Questions on scene geometry:
**********
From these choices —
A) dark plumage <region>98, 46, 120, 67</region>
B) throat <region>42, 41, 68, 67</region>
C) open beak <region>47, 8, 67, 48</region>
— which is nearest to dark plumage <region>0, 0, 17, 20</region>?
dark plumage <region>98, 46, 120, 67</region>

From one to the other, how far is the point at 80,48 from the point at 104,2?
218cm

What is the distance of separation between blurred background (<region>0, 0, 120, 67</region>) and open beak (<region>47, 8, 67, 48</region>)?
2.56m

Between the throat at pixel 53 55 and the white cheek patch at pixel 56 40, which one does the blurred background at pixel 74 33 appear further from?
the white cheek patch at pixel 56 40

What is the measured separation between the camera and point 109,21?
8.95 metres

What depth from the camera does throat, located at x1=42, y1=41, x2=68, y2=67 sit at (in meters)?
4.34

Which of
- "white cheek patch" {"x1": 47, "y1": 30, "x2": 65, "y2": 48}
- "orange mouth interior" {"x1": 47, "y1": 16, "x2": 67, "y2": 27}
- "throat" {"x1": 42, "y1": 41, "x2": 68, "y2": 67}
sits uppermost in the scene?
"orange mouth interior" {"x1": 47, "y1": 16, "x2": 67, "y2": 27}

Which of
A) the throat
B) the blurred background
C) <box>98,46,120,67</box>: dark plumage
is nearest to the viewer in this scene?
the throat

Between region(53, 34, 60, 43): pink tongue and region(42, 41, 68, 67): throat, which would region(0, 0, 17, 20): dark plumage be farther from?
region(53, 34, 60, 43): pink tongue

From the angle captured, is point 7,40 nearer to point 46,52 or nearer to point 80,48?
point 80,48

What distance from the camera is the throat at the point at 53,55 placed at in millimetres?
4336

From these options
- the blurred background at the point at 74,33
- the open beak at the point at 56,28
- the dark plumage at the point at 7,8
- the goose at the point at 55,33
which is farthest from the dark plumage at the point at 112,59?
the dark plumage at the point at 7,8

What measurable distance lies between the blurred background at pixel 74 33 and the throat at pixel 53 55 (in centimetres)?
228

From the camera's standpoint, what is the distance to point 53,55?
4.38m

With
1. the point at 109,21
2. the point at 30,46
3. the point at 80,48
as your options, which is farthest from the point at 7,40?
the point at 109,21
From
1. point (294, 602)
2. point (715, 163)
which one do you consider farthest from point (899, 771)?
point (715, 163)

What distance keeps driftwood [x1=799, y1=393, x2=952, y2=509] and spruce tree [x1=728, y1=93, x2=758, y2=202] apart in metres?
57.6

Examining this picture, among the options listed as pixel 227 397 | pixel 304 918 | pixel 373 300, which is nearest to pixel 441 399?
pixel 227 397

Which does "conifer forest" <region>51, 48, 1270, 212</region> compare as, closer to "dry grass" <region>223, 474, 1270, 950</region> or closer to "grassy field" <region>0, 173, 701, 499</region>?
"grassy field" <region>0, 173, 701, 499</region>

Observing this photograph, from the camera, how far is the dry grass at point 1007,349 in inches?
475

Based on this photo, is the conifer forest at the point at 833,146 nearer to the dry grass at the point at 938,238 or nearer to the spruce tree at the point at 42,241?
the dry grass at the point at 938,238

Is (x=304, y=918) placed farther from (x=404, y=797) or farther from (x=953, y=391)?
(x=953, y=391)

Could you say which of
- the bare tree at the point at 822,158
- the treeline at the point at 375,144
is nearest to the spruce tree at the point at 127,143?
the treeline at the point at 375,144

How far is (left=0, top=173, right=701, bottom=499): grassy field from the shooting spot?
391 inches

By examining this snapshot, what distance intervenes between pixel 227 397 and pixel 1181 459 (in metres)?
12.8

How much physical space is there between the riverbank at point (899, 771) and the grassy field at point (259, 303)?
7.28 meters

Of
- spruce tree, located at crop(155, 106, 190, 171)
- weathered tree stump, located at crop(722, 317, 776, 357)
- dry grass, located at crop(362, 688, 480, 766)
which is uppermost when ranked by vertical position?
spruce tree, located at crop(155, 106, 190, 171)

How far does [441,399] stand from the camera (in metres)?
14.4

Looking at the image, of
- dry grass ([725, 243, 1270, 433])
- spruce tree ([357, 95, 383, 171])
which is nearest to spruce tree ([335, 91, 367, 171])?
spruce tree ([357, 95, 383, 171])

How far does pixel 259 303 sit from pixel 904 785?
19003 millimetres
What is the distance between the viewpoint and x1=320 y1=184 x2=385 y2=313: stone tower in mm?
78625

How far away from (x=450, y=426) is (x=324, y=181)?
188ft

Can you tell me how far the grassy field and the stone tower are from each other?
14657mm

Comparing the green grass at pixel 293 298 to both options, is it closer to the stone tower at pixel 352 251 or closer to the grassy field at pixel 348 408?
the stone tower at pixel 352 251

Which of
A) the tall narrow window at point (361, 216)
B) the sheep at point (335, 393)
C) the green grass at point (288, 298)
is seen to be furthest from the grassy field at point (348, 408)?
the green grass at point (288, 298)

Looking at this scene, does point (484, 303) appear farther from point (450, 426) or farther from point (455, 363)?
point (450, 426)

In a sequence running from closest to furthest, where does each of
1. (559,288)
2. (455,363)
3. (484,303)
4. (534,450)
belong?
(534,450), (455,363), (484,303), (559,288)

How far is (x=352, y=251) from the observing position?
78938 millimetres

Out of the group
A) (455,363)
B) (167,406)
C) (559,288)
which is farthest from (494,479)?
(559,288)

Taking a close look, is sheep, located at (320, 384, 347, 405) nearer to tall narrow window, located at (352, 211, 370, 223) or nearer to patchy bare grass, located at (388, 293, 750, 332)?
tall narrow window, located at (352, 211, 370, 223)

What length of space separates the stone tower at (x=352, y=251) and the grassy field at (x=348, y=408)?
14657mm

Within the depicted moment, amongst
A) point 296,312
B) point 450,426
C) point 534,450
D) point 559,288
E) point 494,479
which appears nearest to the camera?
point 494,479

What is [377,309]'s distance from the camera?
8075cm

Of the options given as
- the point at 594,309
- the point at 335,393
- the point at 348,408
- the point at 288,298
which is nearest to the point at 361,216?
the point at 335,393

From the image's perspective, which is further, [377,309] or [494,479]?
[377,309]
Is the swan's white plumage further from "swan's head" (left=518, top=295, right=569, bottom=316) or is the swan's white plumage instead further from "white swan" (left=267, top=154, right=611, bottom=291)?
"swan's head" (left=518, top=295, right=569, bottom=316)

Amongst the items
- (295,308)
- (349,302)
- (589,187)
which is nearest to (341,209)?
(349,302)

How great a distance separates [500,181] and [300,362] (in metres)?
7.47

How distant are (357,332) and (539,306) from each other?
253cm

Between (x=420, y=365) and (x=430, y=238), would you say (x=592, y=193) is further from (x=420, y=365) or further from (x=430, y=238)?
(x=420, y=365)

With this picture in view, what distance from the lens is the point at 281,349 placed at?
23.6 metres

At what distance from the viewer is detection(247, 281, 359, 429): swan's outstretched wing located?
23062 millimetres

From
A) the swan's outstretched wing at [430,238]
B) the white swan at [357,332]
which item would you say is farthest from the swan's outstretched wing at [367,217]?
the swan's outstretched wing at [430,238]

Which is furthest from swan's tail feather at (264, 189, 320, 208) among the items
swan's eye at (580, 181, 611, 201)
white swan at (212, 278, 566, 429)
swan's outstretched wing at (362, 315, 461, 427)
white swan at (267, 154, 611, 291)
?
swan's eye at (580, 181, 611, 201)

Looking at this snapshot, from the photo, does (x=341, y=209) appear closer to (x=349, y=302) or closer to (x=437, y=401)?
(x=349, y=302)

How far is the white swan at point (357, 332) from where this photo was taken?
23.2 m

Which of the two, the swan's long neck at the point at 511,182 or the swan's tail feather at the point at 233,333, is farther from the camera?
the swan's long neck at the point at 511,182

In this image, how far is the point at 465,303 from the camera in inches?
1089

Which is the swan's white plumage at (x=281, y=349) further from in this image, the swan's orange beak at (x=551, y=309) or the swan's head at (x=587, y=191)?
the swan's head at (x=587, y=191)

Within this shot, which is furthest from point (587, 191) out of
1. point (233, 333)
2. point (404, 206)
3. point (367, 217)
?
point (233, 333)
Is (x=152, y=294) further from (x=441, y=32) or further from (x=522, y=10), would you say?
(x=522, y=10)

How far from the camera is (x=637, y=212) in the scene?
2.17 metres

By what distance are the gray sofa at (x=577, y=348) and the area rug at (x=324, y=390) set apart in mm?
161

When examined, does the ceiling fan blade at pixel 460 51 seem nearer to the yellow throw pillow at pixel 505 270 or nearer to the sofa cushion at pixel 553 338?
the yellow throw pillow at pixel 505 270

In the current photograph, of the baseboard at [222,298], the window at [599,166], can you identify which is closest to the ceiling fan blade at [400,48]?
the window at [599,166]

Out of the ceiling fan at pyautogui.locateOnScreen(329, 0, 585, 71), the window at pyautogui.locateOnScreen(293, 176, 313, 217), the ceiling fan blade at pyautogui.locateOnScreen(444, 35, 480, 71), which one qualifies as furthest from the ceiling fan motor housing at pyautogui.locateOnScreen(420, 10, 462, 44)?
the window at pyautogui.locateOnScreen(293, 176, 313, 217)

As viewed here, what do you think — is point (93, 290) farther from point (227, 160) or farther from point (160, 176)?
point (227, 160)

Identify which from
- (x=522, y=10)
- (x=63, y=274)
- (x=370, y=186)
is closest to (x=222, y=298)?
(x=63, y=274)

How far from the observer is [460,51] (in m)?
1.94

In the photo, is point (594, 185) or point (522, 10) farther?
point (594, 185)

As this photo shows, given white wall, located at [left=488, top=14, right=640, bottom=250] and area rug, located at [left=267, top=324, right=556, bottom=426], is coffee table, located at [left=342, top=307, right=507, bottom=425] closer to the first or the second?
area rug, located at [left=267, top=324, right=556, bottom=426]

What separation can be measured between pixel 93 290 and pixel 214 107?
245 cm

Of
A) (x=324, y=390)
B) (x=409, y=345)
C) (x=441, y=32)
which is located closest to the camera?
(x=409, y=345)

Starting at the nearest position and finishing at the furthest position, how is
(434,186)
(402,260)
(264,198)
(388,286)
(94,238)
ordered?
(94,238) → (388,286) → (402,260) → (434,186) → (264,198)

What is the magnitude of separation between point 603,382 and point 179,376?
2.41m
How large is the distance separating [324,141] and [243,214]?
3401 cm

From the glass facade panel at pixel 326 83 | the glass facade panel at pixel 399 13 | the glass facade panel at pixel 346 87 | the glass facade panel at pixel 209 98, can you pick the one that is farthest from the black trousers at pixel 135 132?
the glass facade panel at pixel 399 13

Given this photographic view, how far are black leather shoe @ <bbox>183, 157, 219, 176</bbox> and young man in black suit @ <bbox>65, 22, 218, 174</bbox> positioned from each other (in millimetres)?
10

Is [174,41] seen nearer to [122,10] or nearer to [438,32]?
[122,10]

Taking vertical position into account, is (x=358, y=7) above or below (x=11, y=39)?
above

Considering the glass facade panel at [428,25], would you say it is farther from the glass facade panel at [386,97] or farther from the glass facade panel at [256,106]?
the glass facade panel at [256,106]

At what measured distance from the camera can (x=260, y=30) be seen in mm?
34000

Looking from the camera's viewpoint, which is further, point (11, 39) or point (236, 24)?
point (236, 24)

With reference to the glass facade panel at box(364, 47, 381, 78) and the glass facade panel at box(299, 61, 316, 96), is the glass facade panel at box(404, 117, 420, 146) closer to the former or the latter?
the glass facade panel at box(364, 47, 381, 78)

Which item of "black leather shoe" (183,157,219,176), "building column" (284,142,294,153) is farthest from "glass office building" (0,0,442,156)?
**********
__EXERCISE INSTRUCTIONS__
Reproduce, word for word, the stretch of the items from the line containing "How far is (left=0, top=173, right=701, bottom=499): grassy" through the line containing "7.28 meters".

__ANSWER FOR THE TASK__
How far is (left=0, top=173, right=701, bottom=499): grassy field from the shooting spot?
391 inches

By examining this snapshot, what distance intervenes between pixel 227 397 and pixel 1181 459 (in metres)?
12.8

How much physical space is there between the riverbank at point (899, 771) and the grassy field at point (259, 303)?
7.28 meters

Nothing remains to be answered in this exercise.